- **REQUIRED TASK**
Lines from the one containing "Can we say that" through the last line of the data are to be repeated word for word, both ends included.

Source data:
+-------+
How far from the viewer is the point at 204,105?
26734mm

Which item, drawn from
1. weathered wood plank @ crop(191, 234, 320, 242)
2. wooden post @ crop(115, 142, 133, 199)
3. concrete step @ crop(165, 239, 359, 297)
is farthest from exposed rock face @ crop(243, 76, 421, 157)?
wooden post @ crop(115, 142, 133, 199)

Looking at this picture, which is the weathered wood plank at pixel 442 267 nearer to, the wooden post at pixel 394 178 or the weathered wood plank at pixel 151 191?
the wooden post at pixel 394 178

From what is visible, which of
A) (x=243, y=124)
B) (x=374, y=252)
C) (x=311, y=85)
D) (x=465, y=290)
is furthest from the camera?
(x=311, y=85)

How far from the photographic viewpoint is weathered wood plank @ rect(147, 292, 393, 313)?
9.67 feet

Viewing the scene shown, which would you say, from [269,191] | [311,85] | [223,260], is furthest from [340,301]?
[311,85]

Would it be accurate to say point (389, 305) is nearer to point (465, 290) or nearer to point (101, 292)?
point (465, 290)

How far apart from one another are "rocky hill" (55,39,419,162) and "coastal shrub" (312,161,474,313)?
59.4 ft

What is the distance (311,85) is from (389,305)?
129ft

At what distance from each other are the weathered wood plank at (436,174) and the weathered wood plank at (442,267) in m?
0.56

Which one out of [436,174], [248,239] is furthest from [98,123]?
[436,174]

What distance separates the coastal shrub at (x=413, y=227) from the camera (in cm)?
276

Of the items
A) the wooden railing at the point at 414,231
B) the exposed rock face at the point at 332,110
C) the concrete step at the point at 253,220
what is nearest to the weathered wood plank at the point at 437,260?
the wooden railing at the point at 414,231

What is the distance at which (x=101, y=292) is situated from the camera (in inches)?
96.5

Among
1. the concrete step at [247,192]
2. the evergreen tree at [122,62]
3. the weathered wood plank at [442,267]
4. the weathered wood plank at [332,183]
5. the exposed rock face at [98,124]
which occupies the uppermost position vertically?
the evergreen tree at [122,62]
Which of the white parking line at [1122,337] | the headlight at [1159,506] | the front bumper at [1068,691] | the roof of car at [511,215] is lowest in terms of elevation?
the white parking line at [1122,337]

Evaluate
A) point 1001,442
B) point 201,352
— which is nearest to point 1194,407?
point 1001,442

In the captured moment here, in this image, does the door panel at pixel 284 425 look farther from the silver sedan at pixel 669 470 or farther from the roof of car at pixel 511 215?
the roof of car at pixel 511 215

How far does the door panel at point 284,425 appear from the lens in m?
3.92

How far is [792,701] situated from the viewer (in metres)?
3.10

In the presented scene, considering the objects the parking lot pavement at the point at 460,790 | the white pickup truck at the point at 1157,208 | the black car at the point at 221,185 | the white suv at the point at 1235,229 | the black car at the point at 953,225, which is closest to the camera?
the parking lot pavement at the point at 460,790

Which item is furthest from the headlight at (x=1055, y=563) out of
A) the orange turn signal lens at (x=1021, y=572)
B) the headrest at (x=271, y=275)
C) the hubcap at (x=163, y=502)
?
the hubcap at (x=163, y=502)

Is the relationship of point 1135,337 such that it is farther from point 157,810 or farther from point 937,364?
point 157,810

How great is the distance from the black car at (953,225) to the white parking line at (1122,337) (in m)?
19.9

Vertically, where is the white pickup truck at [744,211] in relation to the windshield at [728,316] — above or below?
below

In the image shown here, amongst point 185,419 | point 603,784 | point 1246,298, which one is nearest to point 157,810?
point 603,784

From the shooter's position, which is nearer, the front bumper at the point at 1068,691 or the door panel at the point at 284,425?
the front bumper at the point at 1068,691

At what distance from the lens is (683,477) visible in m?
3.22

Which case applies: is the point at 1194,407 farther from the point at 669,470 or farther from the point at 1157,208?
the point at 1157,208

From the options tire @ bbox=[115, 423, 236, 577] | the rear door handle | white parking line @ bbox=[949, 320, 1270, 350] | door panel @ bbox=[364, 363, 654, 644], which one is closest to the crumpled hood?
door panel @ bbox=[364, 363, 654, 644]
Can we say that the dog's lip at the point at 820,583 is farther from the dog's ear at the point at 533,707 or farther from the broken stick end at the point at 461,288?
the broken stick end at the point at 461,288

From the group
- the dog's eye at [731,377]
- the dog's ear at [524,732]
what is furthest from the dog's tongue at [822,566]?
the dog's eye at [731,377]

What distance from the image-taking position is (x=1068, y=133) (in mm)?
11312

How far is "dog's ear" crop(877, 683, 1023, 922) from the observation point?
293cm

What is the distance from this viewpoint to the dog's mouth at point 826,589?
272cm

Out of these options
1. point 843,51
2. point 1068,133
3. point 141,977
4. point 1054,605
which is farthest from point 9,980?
+-------+
- **SOLUTION**
Can we say that the dog's lip at the point at 820,583 is farther from the dog's ear at the point at 533,707 or farther from the broken stick end at the point at 461,288?
the broken stick end at the point at 461,288

From the group
- the dog's eye at [731,377]
- the dog's ear at [524,732]
what is furthest from the dog's tongue at [822,566]?
the dog's eye at [731,377]

What distance from the image-taking position is (x=1068, y=133) (in mm)?
11312

How far is "dog's ear" crop(877, 683, 1023, 922) from the observation point?
293cm

What is the distance from this viewpoint to the dog's mouth at point 826,589?
272cm

Out of these options
1. point 843,51
2. point 1068,133
3. point 141,977
4. point 1054,605
which is farthest from point 9,980?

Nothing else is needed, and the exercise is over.